##### SELECTED PASSAGE #####

“I do think that taking apart that machismo or the bravado of the perfect crime fighter feels more relevant to the times we’re living in,” Henry Lloyd-Hughes tells HuffPost UK.
The actor plays an unrecognisable Sherlock Holmes in new Netflix series The Irregulars. He is weakened and on drugs, and going through something of a reckoning.
It’s the famous character reborn in a way audiences may never have expected, yet fans have to wait until the end of episode four before he finally reveals himself.
The plotline decentralises the detective, focussing instead on The Irregulars, a set of street kids paid by Sherlock and Dr Watson to help them solve crimes. The group featured in three of the original Arthur Conan Doyle stories.
With the surprising new depiction of Sherlock, the idea was to turn heads with a “nuanced, modern” representation inspired by “personal fall and emotional torment,” the Killing Eve actor says.
“To have someone examine themselves and really do a deep dive into the mistakes they’ve made and go on a journey of redemption, or dare I say accountability,” he explains.
“That feels like that has a bit more potency to a modern audience than someone who just always has the answer. I feel like we’re ready for that level of introspection and deconstruction.”
Throwback scenes depict an energised Sherlock with luscious long hair, but purists will be shocked by scenes revealing a practically bed-ridden detective, coming off – or riding high – on a cocktail of drugs.
“When Netflix released the first image of me they tagged me in the tweet, and there was lots of, ‘Hang on a second, what have you done to this iconic character? What have you done with him,’” says Henry.
Of the weakened look, he admits: “To be honest I was kind of expecting people to have that reaction. In a way that was partly what we were aiming for.”
Henry reveals things got physical in order for him to really get into character. “Running round the block, doing press ups to try and elevate my heart rate if I needed to be incredibly agitated,” he says. “Trying to really take myself down for some of those bedtimes scenes where I’m coming out the other side of that cold turkey.”
Make-up could take three hours if both ailing and throwback Sherlock were needed on the same day. “I felt so liberated playing a character that didn’t have to look good,” he says.
The 35-year-old actor describes it as “freeing” playing a character who could have dirt under his fingernails. “The only thing they would do throughout the day was make me look worse – if I started to get a bit too clean, they would come and reapply dirt to my hands. I loved that.”

#####

**ASSIGNMENT 1**
From the Sherlock Holmes article, copy the passage from "It’s the famous" to "finally reveals himself.".
**ASSIGNMENT 2**
According to the Sherlock Holmes article, how long could make-up take on days when both the ailing and throwback versions of Sherlock were needed?
**ASSIGNMENT 3**
Do these statements agree with the Sherlock Holmes article? (a) The Irregulars appear in three of the original Arthur Conan Doyle stories. (b) Sherlock reveals himself at the end of episode two. (c) Henry Lloyd-Hughes was surprised by how people reacted to the first image of him. Answer yes or no for each, quoting the deciding words.

##### EXTRACTED MATERIAL #####

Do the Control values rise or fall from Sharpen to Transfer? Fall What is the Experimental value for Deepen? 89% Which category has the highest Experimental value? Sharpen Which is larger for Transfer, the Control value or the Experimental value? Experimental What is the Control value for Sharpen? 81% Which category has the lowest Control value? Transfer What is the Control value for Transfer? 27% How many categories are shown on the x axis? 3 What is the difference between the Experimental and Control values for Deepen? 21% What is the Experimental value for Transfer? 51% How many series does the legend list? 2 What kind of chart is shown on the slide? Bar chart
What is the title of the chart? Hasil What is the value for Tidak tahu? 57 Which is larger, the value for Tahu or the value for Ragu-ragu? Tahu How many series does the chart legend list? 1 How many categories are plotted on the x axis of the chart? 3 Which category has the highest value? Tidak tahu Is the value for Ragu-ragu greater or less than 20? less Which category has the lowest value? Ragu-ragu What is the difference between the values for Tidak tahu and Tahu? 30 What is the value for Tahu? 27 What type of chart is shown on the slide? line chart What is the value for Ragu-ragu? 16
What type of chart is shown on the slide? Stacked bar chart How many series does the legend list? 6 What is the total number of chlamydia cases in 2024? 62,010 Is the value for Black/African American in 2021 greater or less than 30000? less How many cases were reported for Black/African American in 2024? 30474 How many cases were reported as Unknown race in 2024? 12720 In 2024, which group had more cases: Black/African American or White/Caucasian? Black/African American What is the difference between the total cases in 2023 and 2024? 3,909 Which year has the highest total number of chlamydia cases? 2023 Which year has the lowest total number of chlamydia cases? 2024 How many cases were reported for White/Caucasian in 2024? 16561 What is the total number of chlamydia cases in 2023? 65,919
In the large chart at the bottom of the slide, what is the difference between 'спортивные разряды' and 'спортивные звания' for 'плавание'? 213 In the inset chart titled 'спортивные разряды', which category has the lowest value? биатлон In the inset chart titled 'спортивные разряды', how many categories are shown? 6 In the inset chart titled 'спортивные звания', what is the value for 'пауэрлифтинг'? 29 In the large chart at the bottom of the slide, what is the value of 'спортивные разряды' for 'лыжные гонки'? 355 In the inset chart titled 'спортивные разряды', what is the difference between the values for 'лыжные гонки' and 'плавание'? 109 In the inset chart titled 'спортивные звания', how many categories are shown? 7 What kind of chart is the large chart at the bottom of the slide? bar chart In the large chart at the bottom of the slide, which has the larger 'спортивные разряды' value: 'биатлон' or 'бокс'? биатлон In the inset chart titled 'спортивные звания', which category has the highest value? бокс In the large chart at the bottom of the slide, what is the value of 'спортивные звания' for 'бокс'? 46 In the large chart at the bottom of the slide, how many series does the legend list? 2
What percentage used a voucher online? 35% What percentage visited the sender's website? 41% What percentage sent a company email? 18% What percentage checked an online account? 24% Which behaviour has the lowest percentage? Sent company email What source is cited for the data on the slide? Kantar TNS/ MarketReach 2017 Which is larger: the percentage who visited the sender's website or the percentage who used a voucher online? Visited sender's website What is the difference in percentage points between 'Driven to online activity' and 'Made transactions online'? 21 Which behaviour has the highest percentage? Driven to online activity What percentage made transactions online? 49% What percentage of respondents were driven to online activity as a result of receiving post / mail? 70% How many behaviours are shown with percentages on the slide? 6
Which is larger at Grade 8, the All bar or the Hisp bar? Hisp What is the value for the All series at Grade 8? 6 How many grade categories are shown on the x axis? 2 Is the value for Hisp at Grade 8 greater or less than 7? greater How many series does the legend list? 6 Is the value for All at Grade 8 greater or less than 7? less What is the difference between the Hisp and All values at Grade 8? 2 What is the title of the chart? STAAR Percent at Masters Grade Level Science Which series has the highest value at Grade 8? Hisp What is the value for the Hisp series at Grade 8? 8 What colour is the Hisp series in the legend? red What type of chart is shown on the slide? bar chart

#####

**ANSWER SPACE 1**
It’s the famous character reborn in a way audiences may never have expected, yet fans have to wait until the end of episode four before he finally reveals himself.

**ANSWER SPACE 2**
Three hours.

**ANSWER SPACE 3**
(a) Yes: "The group featured in three of the original Arthur Conan Doyle stories."
(b) No: "fans have to wait until the end of episode four before he finally reveals himself."
(c) No: "To be honest I was kind of expecting people to have that reaction."